═════ Texte fourni
Mais pour le reste, il n'a pas changé. Il a toujours la même douceur d'ange dans la voix et le propos. Il porte au poignet ce qui ressemble à un chapelet, "c'est un bracelet chinois à 108 boules qui permet de compter ses péchés", dit-il en riant. Surtout, il garde la même ambition. Depuis quelques années, on se l'arrache. Il crée à Avignon, Genève ou Monte-Carlo. Il est en duo avec Akram Khan. A Paris, il triomphe à chaque fois au théâtre de la Ville.
══════════
**Objectifs:**
A. Les affirmations suivantes sont-elles conformes au texte ? Répondez par oui ou par non, puis citez mot pour mot le passage qui tranche : (i) Il porte au poignet un bracelet chinois à 108 boules. (ii) Il crée uniquement à Paris. (iii) Il travaille en duo avec Akram Khan.
B. Relevez chaque ligne des entrées où figure le mot "sweater", et recopiez-la.
Le texte et les entrées n'ont rien à voir l'un avec l'autre.
═════ Données de l'exercice
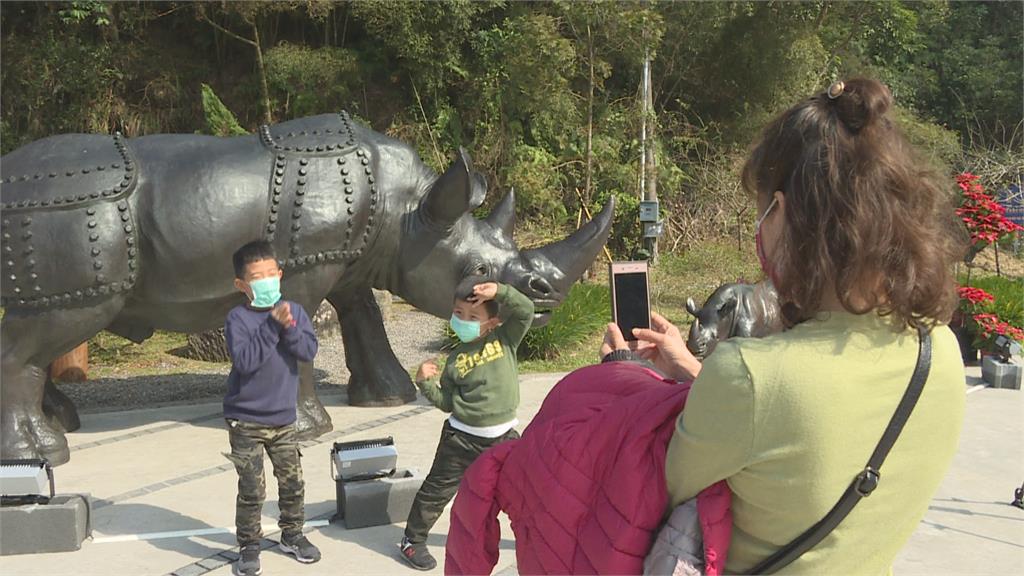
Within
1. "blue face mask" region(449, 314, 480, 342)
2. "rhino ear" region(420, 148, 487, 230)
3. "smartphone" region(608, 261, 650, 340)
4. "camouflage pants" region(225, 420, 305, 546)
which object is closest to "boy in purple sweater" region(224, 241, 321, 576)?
"camouflage pants" region(225, 420, 305, 546)

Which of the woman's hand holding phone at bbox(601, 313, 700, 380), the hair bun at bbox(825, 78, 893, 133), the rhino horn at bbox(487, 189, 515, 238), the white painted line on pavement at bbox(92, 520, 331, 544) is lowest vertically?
the white painted line on pavement at bbox(92, 520, 331, 544)

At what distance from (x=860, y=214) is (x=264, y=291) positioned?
8.80 ft

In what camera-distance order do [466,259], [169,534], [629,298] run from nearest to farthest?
[629,298]
[169,534]
[466,259]

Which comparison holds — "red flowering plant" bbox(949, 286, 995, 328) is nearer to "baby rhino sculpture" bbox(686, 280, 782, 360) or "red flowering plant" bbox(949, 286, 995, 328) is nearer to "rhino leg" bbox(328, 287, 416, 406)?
"baby rhino sculpture" bbox(686, 280, 782, 360)

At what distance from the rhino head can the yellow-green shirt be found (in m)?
4.21

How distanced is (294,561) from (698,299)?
29.5 feet

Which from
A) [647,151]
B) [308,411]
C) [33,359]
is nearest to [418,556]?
[308,411]

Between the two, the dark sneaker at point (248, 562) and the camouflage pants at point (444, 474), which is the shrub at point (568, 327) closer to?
the camouflage pants at point (444, 474)

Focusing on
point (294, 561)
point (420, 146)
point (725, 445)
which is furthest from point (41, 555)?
point (420, 146)

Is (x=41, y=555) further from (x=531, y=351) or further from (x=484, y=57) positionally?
(x=484, y=57)

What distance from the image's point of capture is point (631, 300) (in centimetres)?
253

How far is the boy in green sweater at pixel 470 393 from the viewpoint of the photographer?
11.1 ft

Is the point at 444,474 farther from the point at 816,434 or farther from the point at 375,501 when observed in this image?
the point at 816,434

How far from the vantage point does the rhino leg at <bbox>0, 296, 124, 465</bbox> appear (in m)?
4.80
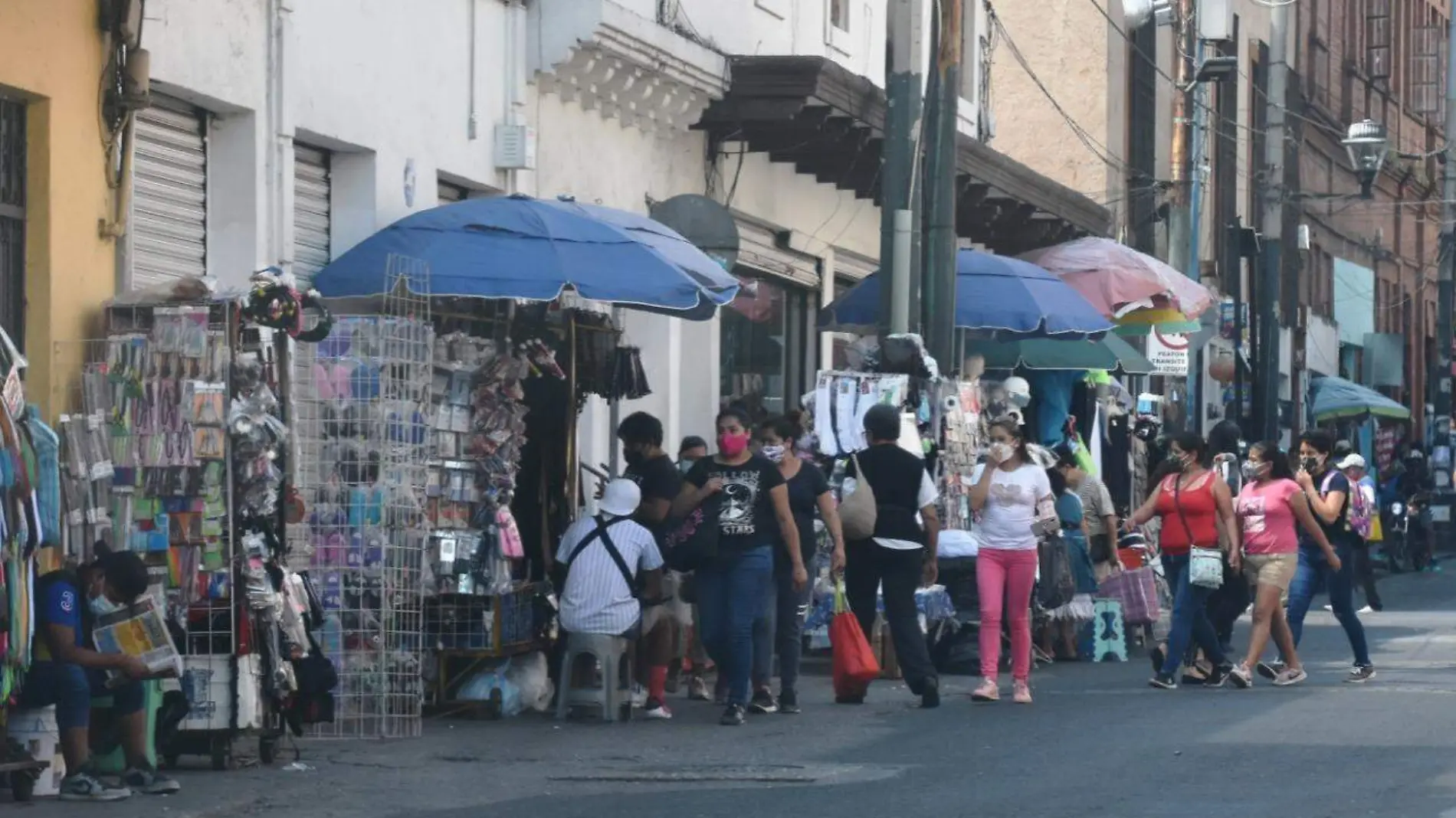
══════════
**Corrigé:**
A.
(i) Oui : « c'est un bracelet chinois à 108 boules qui permet de compter ses péchés »
(ii) Non : « Il crée à Avignon, Genève ou Monte-Carlo. »
(iii) Oui : « Il est en duo avec Akram Khan. »

B.
which object is closest to "boy in purple sweater" region(224, 241, 321, 576)?
How far is the boy in green sweater at pixel 470 393 from the viewpoint of the photographer?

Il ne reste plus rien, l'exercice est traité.